Reading passage: Begin

With all of these configurations changed the machine was rebooted and logged in to run the RAWC.
CPU use - Tuned machine:
Again we have a login spike (just after 11:00) and then the repeating workload. The Average MHz in use is 180 MHz. Essentially the same as the non-Tuned VM.
Memory use - Tuned machine:
The active memory in the “tuned” VM was actually 264MB approximately 24 MB HIGHER than the non-tuned machine. The Consumed memory for the VM was an average of 975MB, again about 23MB more than the non-Tuned VM.
Average application launch times:
Here is where we see a benefit from the tuning. While CPU and memory were effectively unchanged, the application response/launch times seemed to improve overall:
As you can see, the average response time was shorter in the tuned OS. Applications launched (on average) almost 9 % faster in the tuned VM. Word seemed SLIGHTLY slower but had one sample that was more than 25% longer than the others and may have skewed the results. A larger data set (additional runs) may even that average out.
Conclusion: Is it worth it?
With very little research (about 15 or 20 minutes worth) and about 15 minutes inside the OS we were able to make changes that would speed up application launches (impact perceived performance) by 9 % or so… So yeah! It’s worth it! Changes like these to a gold image that may be used for hundreds and hundreds of desktops are simple to do and don’t take very long. But we (As IT Geeks) should realize that this “tuning” may not get us any more VMs on the host servers or decrease the CPU or memory footprint significantly and instead are about perceived performance from the user perspective. Also, any benefits you may see in RAM usage is limited as common/duplicated services will often fall prey to the memory sharing processes of ESX and therefore will show little benefit of being removed from the system.
But Ron, what about other things? Like indexing and defrag, etc? Those could kill CPU when the user is not even online! You bet they could. And I think it is best to disable those types of services as a preventative measure. But all these other services are small and generally eat up less than a % of CPU and a MB or 4 of memory, and will show little impact to your scalability even if they do help in response time.
Bottom line? It seems to have helped perceived performance, but seems to have no impact on the number of VMs per host with the exception of things like the indexing services eating CPU when people are not even using the system (not trivial).

Reading passage: End
Record excerpts: Begin

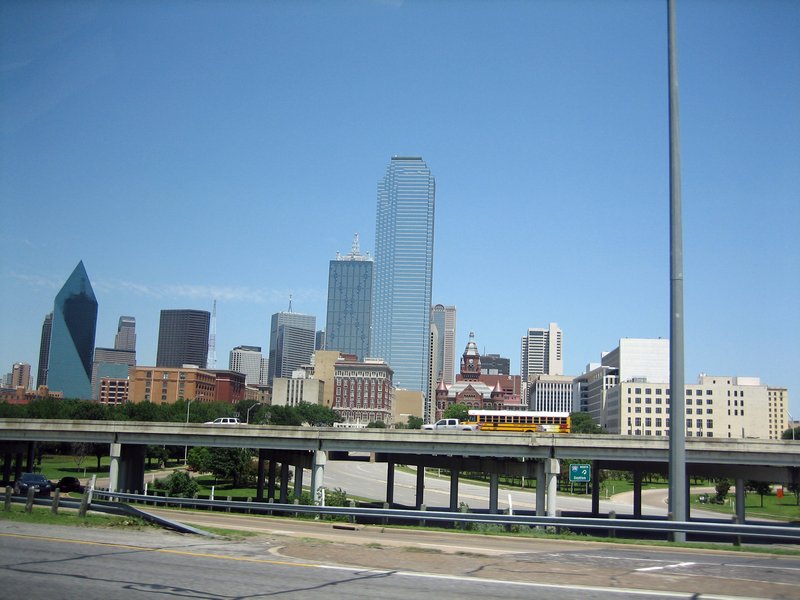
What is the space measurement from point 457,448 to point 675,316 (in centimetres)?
4006

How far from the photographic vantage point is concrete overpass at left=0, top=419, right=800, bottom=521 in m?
55.2

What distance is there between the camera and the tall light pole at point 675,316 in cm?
2097

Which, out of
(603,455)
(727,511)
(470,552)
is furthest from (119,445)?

Record excerpts: End

**Task A**
In the passage on VM tuning, what was the average consumed memory of the tuned VM?
**Task B**
Copy from the passage on VM tuning the section that begins at the words "CPU use - Tuned" and stops after "as the non-Tuned VM.".
The lines above are not needed for this work.

**Task solution A**
An average of 975MB.

**Task solution B**
CPU use - Tuned machine:
Again we have a login spike (just after 11:00) and then the repeating workload. The Average MHz in use is 180 MHz. Essentially the same as the non-Tuned VM.